EXERCISE OBJECTIVE: Output as a JSON list of strings the items below, starting with the line containing "50pcs/lot Vintage Postmodern" and ending with the line containing "RAGMAN Regular Fit", with one string per line and no blank lines.

SOURCE RECORDS:
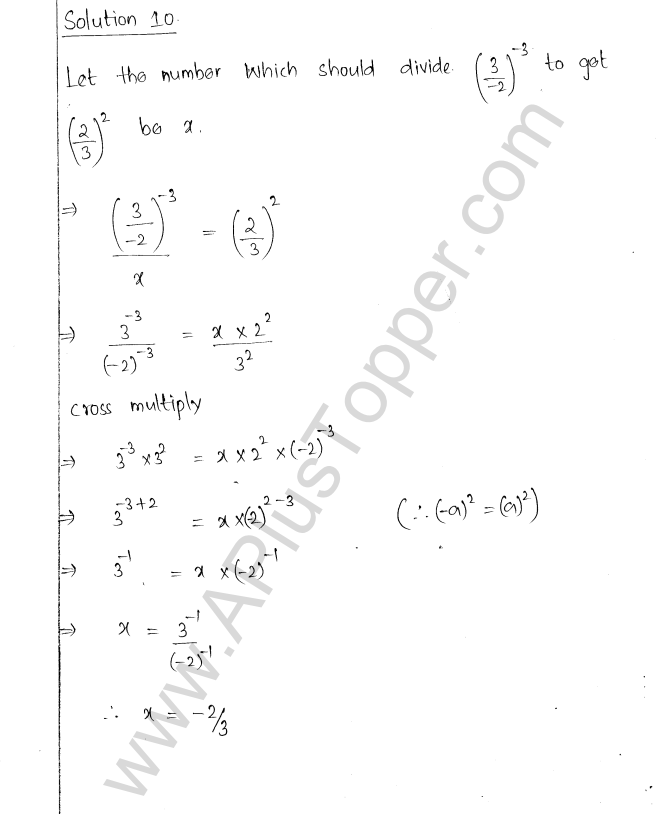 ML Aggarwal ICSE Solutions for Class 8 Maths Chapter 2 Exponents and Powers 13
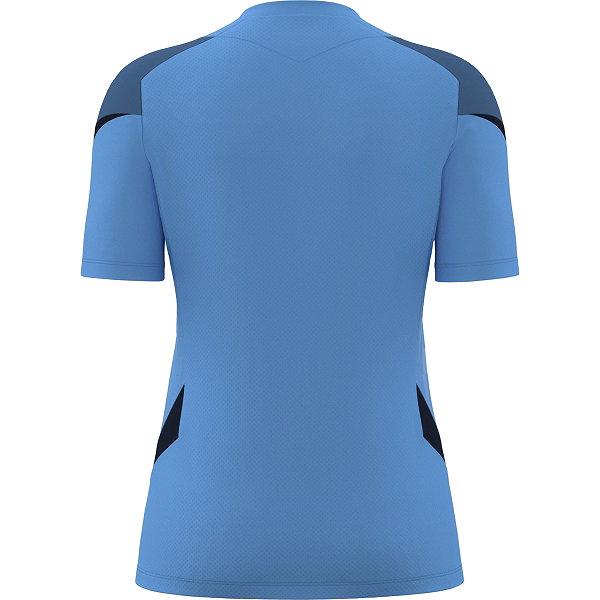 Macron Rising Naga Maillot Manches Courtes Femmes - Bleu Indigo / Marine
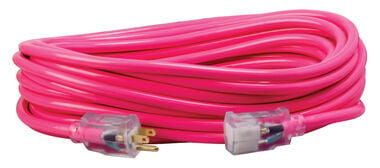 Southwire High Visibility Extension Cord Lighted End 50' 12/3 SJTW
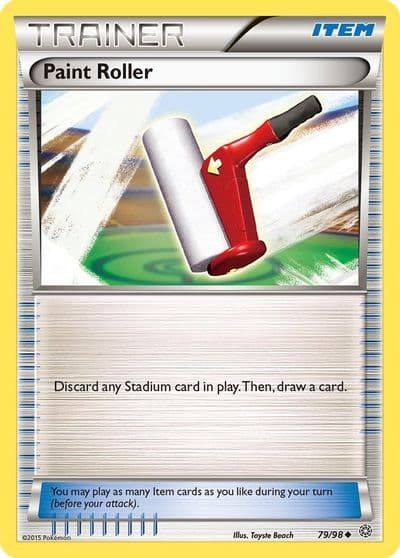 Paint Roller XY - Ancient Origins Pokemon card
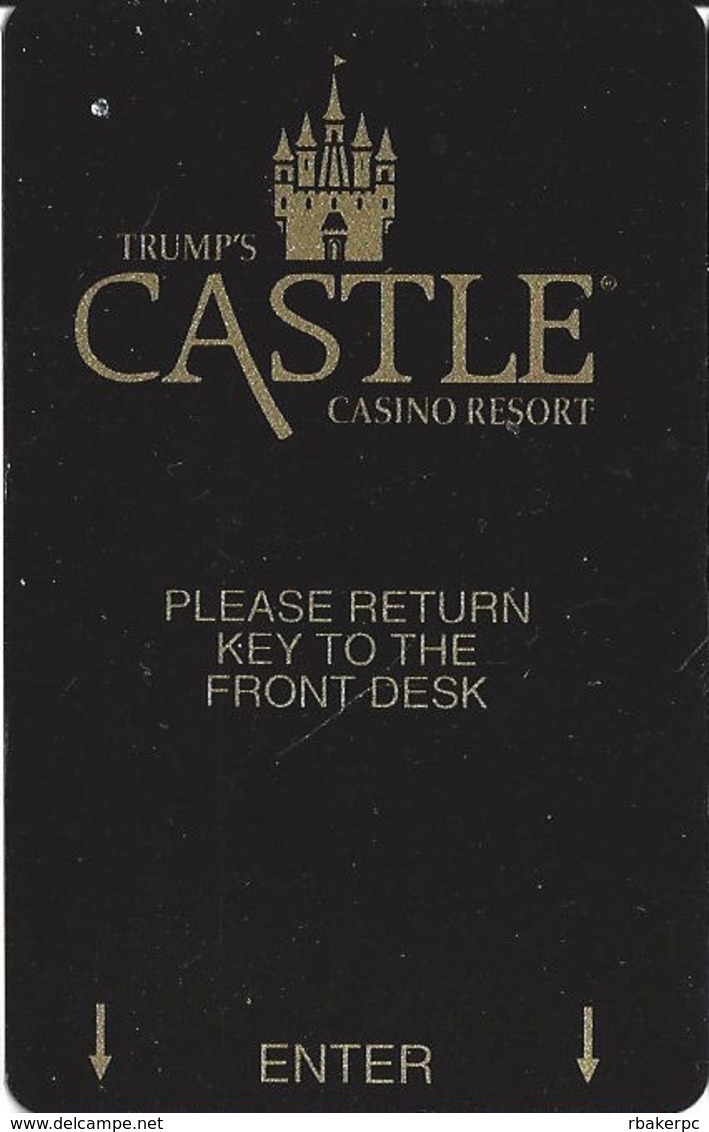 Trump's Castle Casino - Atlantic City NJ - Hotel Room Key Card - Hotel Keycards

==

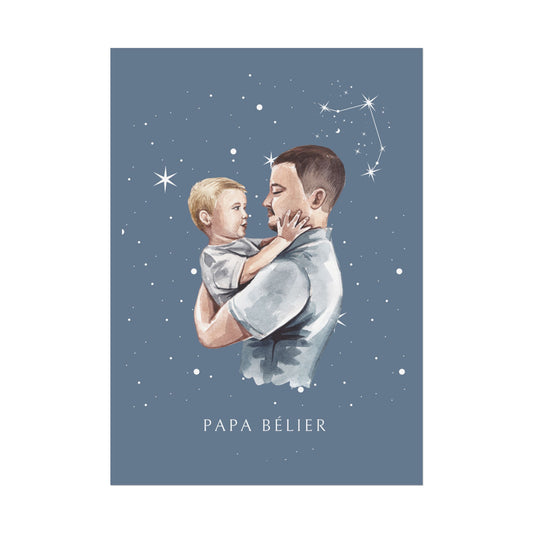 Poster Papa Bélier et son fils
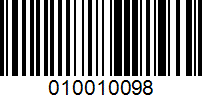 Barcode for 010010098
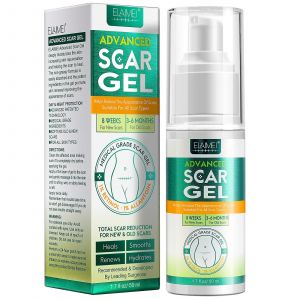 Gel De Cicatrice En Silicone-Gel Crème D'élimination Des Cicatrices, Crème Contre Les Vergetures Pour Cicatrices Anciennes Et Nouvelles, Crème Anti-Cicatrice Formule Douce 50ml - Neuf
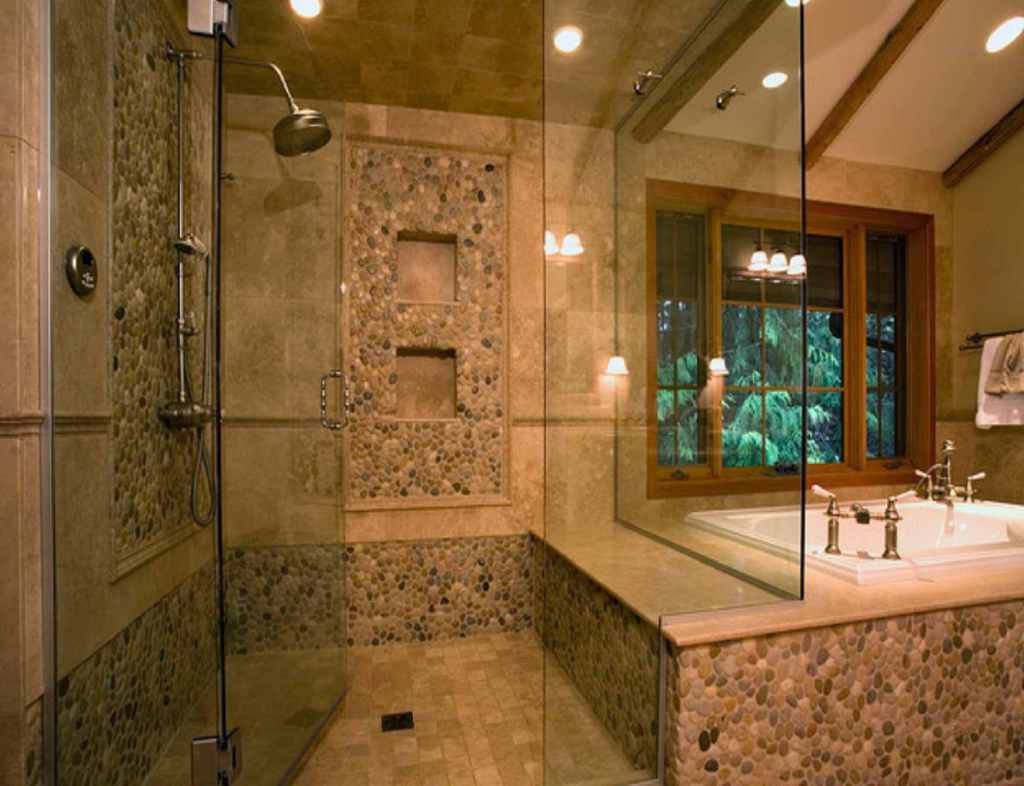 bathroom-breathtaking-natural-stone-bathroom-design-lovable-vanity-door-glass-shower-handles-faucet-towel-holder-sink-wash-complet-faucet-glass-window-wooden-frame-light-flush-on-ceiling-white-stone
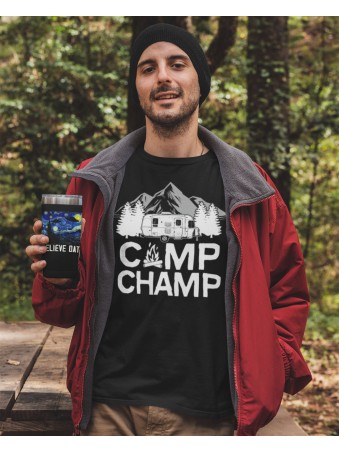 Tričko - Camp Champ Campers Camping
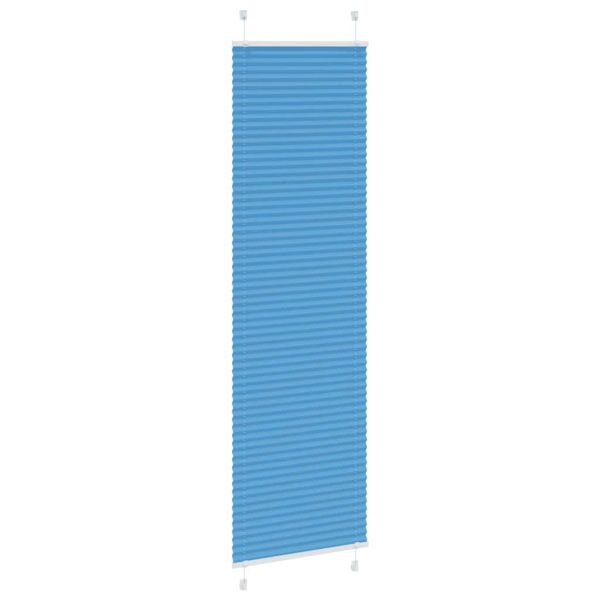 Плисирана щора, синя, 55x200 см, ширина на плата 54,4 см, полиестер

---

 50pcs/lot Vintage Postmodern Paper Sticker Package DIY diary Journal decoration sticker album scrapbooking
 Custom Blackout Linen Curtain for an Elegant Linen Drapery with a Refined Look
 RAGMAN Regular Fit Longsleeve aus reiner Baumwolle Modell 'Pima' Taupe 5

RESPONSE TO THE TASK:
[
  " 50pcs/lot Vintage Postmodern Paper Sticker Package DIY diary Journal decoration sticker album scrapbooking",
  " Custom Blackout Linen Curtain for an Elegant Linen Drapery with a Refined Look",
  " RAGMAN Regular Fit Longsleeve aus reiner Baumwolle Modell 'Pima' Taupe 5"
]